--- Text shown Enclosed Below ---

1. Query fact data for all measures at the STR-SKU-DAY intersection with the unique position names for these dimensions.

   Select
        *
   From
        FACT_STR_SKU_DAY_
    
   

2. Query fact data for specific measures at the STR-SKU-DAY intersection and list them with the position labels for each dimension.

   Select
   DS.POSITION_LABEL, DU.POSITION_LABEL, DD.POSITION_LABEL, R_EX_LBLOWINTR, R_EX_UBLOWINTR
   From
   FACT_STR_SKU_DAY_ F,
   DIM_STR DS,
   DIM_SKU DU,
   DIM_DAY DD
   Where
   DS.POSITION_NAME = F.STR and
   DU.POSITION_NAME = F.SKU and
   DD.POSITION_NAME = F.DAY
   Hint Join (FACT_STR_SKU_DAY_, DIM_STR, DIM_SKU, DIM_DAY);
   

3. 
   

   Note: The optional Hint clause in the above SQL statement is not ANSI SQL standard, but the ODBC/JDBC Driver supports it. This Hint tells the driver to process the join tables in the specified order (fact table first, and then dimension tables).

   
   

Connecting to a Workbook

Complete the following steps to connect to a workbook:

1. Select Start, Settings, Control Panel, Administrative Tools, and then Data Sources (ODBC).

2. Select the System DSN tab. Select the appropriate DSN and click Configure.

3. In the Options frame, enter WORKBOOK_SCHEMA=<workbook schema name>. Replace '<workbook schema name>' with the workbook schema name for the workbook to which you want to connect. The workbook schema names can be obtained by first connecting to the domain and then examining the MD_WORKBOOK_SCHEMAS table to obtain the schema name for the appropriate workbook (may be identified by owner name, template, creation and last modification time). For example: 'WORKBOOK_SCHEMA=DOMAIN_T0' or 'WORKBOOK_SCHEMA=SD0_T0'

4. Click OK.

--- End of Enclosed Text shown ---

▶ _To-do item 1_: Return each line of the listing below that contains the string "marine".

--- Given records Enclosed Below ---

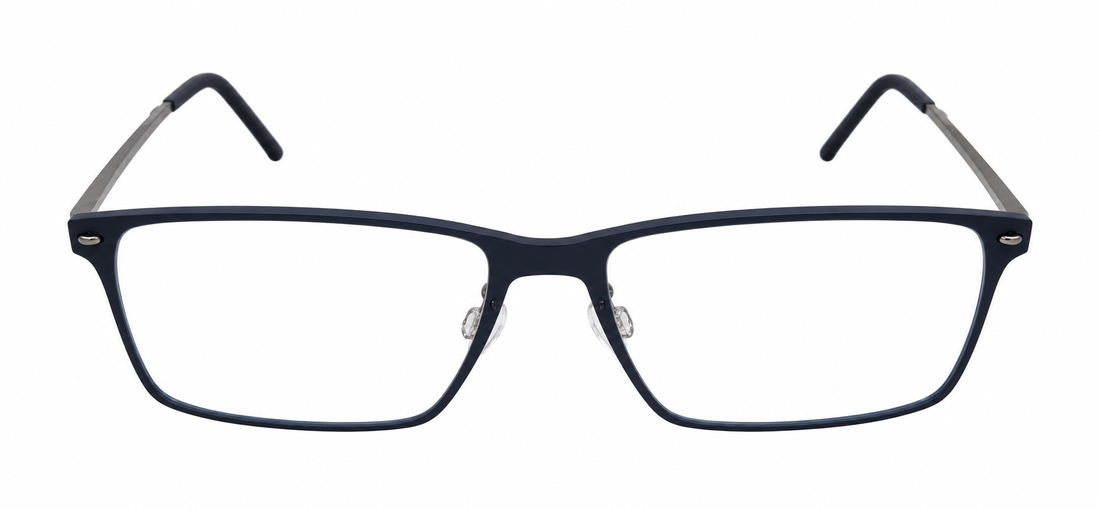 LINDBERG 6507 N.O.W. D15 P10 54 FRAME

--- End of Enclosed Given records ---
--- Given records Enclosed Below ---

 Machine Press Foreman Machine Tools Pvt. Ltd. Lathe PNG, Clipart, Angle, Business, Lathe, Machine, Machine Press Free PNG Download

--- End of Enclosed Given records ---
--- Given records Enclosed Below ---

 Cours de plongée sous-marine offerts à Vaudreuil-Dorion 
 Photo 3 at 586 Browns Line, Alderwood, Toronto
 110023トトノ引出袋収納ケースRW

--- End of Enclosed Given records ---

▶ _To-do item 2_: Continue the ODBC query and workbook connection text from where it stops.

▶ _Response area 1_:
 Cours de plongée sous-marine offerts à Vaudreuil-Dorion 

▶ _Response area 2_:
Requesting Additional Aggregate Tables

To request additional aggregate tables, do the following:

1. Select Start, Settings, Control Panel, Administrative Tools, and then Data Sources (ODBC).

2. Select the System DSN tab. Select the appropriate DSN and click Configure.

3. In the Options frame, enter AGG_TABLE_NAMES=<comma-separated list of any additional aggregate fact table names>.

   By default, the database includes every fact table (a fact table represents an intersection) that one or more measures have as their base intersection. Any other fact tables can be specifically requested by adding a comma-separated list as the value for this custom property. For example, to see a fact table for the intersections 'DEPT' and 'DEPT_YEAR', use the following value of this custom property: 'AGG_TABLE_NAMES=FACT_DEPT, FACT_DEPT_YEAR'.

4. Click OK.

   If entering more than one connection property (that is, both the WORKBOOK_SCHEMA and AGG_TABLE_NAMES properties),separate the property key value pairs by a semicolon. Using the examples above, the content of the custom properties input box should be as follows: WORKBOOK_SCHEMA=DOMAIN_T0;AGG_TABLE_NAMES= FACT_DEPT, FACT_DEPT_YEAR

Clients

This section lists some sample ODBC/JDBC client applications that can connect to the RPAS datastore through the RPAS ODBC/JDBC Driver. The examples in this section do not include all client applications that can connect to the RPAS ODBC/JDBC Driver.

Note: In a client/server configuration, the server (executable) must be started before a client can connect to it.

Oracle Business Intelligence Enterprise Edition (OBIEE)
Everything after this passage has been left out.